* [Extrait du texte]:
C’est le même gars. Il a beaucoup travaillé et il se donne dans tout ce qu’il fait pour faire du bon boulot. Je ne l’ai jamais vu faire quoi que ce soit en demi-teinte, il est toujours à fond. Il a toujours travaillé très dur pour produire nos albums et ensuite pour apprendre notre set en à peine trois semaines quand est venu le moment pour lui de jouer en live avec nous ; il a fait du super boulot sur tous ces concerts. Il a énormément travaillé sur les chansons qu’il a composées et pour apprendre à jouer nos chansons pour l’album. C’est un bosseur et il fait preuve du même sens du dévouement dans les deux domaines. Il a aussi l’habitude de faire ça. J’aime faire la remarque car les gens se posaient des questions sur le fait que notre guitare soit aussi notre producteur, mais il a déjà fait ça avec Hate Eternal, et en plus il chante dans ce groupe. Il a l’habitude d’avoir plein de responsabilités dans les projets sur lesquels il travaille.

Avez-vous songé à utiliser son chant ?

* [Objectif visé]: Réécrivez sous forme de liste le paragraphe de l’extrait qui commence par « C’est le même gars », en gardant ses faits principaux. Les données ne sont pas nécessaires pour cet exercice.

* [Données fournies]:
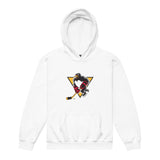 Wilkes-Barre/Scranton Penguins Youth Primary Logo Hoodie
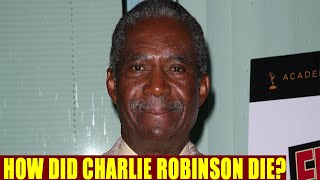 Charlie Robinson, Actor Best Known for ‘Night Court,’ Dies at 75 video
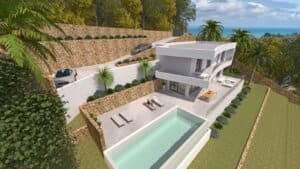Foto van Villa in Javea Xabia Nova – afbeelding 9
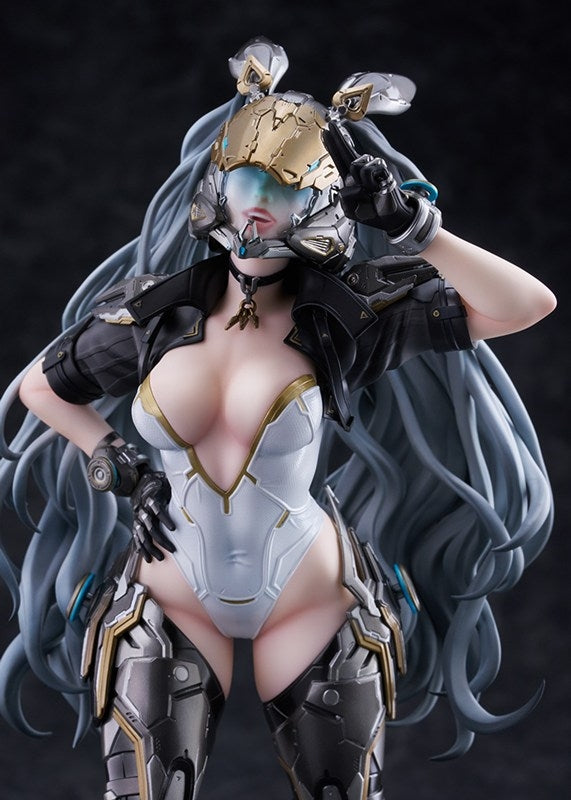 (Bishojo Figure) The First Descendant Ultimate Bunny 1/7 Complete Figure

* [Solution proposée]:
- Il travaille beaucoup et s’investit à fond dans tout ce qu’il fait, sans jamais rien faire en demi-teinte.
- Il a travaillé très dur pour produire les albums du groupe.
- Il a appris le set du groupe en à peine trois semaines pour jouer en live et a fait du super boulot sur ces concerts.
- Il a énormément travaillé sur les chansons qu’il a composées et pour apprendre à jouer celles du groupe pour l’album.
- Il montre le même dévouement comme guitariste et comme producteur.
- Il a déjà tenu ces deux rôles avec Hate Eternal, où il chante aussi, et il a l’habitude d’avoir beaucoup de responsabilités.